Problem requirements >>
Reproduce all entries precisely as they are written.

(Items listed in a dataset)
┏━━

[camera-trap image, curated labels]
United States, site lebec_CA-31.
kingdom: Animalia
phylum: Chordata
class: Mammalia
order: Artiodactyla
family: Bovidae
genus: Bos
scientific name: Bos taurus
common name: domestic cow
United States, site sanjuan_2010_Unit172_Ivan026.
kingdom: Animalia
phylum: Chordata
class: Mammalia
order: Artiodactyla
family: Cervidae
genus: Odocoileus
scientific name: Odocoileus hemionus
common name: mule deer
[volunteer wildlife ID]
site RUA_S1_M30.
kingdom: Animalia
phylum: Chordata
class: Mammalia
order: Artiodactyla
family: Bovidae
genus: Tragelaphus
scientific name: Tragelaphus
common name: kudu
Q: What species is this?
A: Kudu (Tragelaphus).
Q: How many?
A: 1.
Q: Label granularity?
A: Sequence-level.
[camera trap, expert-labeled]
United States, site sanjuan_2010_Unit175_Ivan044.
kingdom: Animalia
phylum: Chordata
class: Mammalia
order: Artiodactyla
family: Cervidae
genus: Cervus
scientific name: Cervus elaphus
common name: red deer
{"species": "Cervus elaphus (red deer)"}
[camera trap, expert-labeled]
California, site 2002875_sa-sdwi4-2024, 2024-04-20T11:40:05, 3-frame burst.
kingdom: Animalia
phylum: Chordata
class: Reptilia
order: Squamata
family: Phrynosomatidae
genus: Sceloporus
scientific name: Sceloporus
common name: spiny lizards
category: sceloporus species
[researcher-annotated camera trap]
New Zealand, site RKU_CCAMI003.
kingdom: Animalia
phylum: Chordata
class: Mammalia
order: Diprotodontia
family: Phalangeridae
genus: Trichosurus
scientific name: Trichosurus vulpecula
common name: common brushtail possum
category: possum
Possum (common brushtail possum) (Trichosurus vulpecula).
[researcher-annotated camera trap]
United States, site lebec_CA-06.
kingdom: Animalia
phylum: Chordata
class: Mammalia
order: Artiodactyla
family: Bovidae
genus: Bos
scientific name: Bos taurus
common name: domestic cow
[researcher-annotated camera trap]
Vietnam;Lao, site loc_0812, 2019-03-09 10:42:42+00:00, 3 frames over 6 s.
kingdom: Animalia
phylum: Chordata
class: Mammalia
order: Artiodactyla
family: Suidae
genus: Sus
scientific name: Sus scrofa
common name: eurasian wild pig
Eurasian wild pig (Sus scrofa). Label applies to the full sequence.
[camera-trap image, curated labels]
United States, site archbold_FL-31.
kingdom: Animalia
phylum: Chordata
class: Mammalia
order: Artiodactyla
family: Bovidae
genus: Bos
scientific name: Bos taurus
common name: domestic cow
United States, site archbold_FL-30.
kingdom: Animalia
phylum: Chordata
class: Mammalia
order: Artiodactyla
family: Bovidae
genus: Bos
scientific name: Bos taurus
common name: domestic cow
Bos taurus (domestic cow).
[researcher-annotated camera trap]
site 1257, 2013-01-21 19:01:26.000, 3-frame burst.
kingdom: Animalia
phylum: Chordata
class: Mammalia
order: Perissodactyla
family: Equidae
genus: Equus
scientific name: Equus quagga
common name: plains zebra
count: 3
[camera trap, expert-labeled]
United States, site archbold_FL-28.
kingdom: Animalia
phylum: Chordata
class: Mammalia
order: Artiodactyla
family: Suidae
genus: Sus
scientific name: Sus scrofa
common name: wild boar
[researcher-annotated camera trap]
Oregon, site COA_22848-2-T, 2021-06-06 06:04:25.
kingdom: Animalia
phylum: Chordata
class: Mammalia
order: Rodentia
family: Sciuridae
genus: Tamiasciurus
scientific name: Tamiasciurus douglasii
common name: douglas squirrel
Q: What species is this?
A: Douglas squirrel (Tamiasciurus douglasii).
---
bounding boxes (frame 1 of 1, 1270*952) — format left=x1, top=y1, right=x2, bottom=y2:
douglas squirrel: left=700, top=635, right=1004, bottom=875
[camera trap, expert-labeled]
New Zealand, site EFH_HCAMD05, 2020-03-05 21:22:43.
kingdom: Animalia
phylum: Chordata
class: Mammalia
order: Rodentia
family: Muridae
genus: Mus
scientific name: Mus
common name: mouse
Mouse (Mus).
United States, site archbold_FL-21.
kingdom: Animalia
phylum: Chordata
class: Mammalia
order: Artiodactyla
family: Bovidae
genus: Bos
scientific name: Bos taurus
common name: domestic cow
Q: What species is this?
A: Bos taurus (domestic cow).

┗━━

Solution to this problem >>
[camera-trap image, curated labels]
United States, site lebec_CA-31.
kingdom: Animalia
phylum: Chordata
class: Mammalia
order: Artiodactyla
family: Bovidae
genus: Bos
scientific name: Bos taurus
common name: domestic cow
United States, site sanjuan_2010_Unit172_Ivan026.
kingdom: Animalia
phylum: Chordata
class: Mammalia
order: Artiodactyla
family: Cervidae
genus: Odocoileus
scientific name: Odocoileus hemionus
common name: mule deer
[volunteer wildlife ID]
site RUA_S1_M30.
kingdom: Animalia
phylum: Chordata
class: Mammalia
order: Artiodactyla
family: Bovidae
genus: Tragelaphus
scientific name: Tragelaphus
common name: kudu
Q: What species is this?
A: Kudu (Tragelaphus).
Q: How many?
A: 1.
Q: Label granularity?
A: Sequence-level.
[camera trap, expert-labeled]
United States, site sanjuan_2010_Unit175_Ivan044.
kingdom: Animalia
phylum: Chordata
class: Mammalia
order: Artiodactyla
family: Cervidae
genus: Cervus
scientific name: Cervus elaphus
common name: red deer
{"species": "Cervus elaphus (red deer)"}
[camera trap, expert-labeled]
California, site 2002875_sa-sdwi4-2024, 2024-04-20T11:40:05, 3-frame burst.
kingdom: Animalia
phylum: Chordata
class: Reptilia
order: Squamata
family: Phrynosomatidae
genus: Sceloporus
scientific name: Sceloporus
common name: spiny lizards
category: sceloporus species
[researcher-annotated camera trap]
New Zealand, site RKU_CCAMI003.
kingdom: Animalia
phylum: Chordata
class: Mammalia
order: Diprotodontia
family: Phalangeridae
genus: Trichosurus
scientific name: Trichosurus vulpecula
common name: common brushtail possum
category: possum
Possum (common brushtail possum) (Trichosurus vulpecula).
[researcher-annotated camera trap]
United States, site lebec_CA-06.
kingdom: Animalia
phylum: Chordata
class: Mammalia
order: Artiodactyla
family: Bovidae
genus: Bos
scientific name: Bos taurus
common name: domestic cow
[researcher-annotated camera trap]
Vietnam;Lao, site loc_0812, 2019-03-09 10:42:42+00:00, 3 frames over 6 s.
kingdom: Animalia
phylum: Chordata
class: Mammalia
order: Artiodactyla
family: Suidae
genus: Sus
scientific name: Sus scrofa
common name: eurasian wild pig
Eurasian wild pig (Sus scrofa). Label applies to the full sequence.
[camera-trap image, curated labels]
United States, site archbold_FL-31.
kingdom: Animalia
phylum: Chordata
class: Mammalia
order: Artiodactyla
family: Bovidae
genus: Bos
scientific name: Bos taurus
common name: domestic cow
United States, site archbold_FL-30.
kingdom: Animalia
phylum: Chordata
class: Mammalia
order: Artiodactyla
family: Bovidae
genus: Bos
scientific name: Bos taurus
common name: domestic cow
Bos taurus (domestic cow).
[researcher-annotated camera trap]
site 1257, 2013-01-21 19:01:26.000, 3-frame burst.
kingdom: Animalia
phylum: Chordata
class: Mammalia
order: Perissodactyla
family: Equidae
genus: Equus
scientific name: Equus quagga
common name: plains zebra
count: 3
[camera trap, expert-labeled]
United States, site archbold_FL-28.
kingdom: Animalia
phylum: Chordata
class: Mammalia
order: Artiodactyla
family: Suidae
genus: Sus
scientific name: Sus scrofa
common name: wild boar
[researcher-annotated camera trap]
Oregon, site COA_22848-2-T, 2021-06-06 06:04:25.
kingdom: Animalia
phylum: Chordata
class: Mammalia
order: Rodentia
family: Sciuridae
genus: Tamiasciurus
scientific name: Tamiasciurus douglasii
common name: douglas squirrel
Q: What species is this?
A: Douglas squirrel (Tamiasciurus douglasii).
---
bounding boxes (frame 1 of 1, 1270*952) — format left=x1, top=y1, right=x2, bottom=y2:
douglas squirrel: left=700, top=635, right=1004, bottom=875
[camera trap, expert-labeled]
New Zealand, site EFH_HCAMD05, 2020-03-05 21:22:43.
kingdom: Animalia
phylum: Chordata
class: Mammalia
order: Rodentia
family: Muridae
genus: Mus
scientific name: Mus
common name: mouse
Mouse (Mus).
United States, site archbold_FL-21.
kingdom: Animalia
phylum: Chordata
class: Mammalia
order: Artiodactyla
family: Bovidae
genus: Bos
scientific name: Bos taurus
common name: domestic cow
Q: What species is this?
A: Bos taurus (domestic cow).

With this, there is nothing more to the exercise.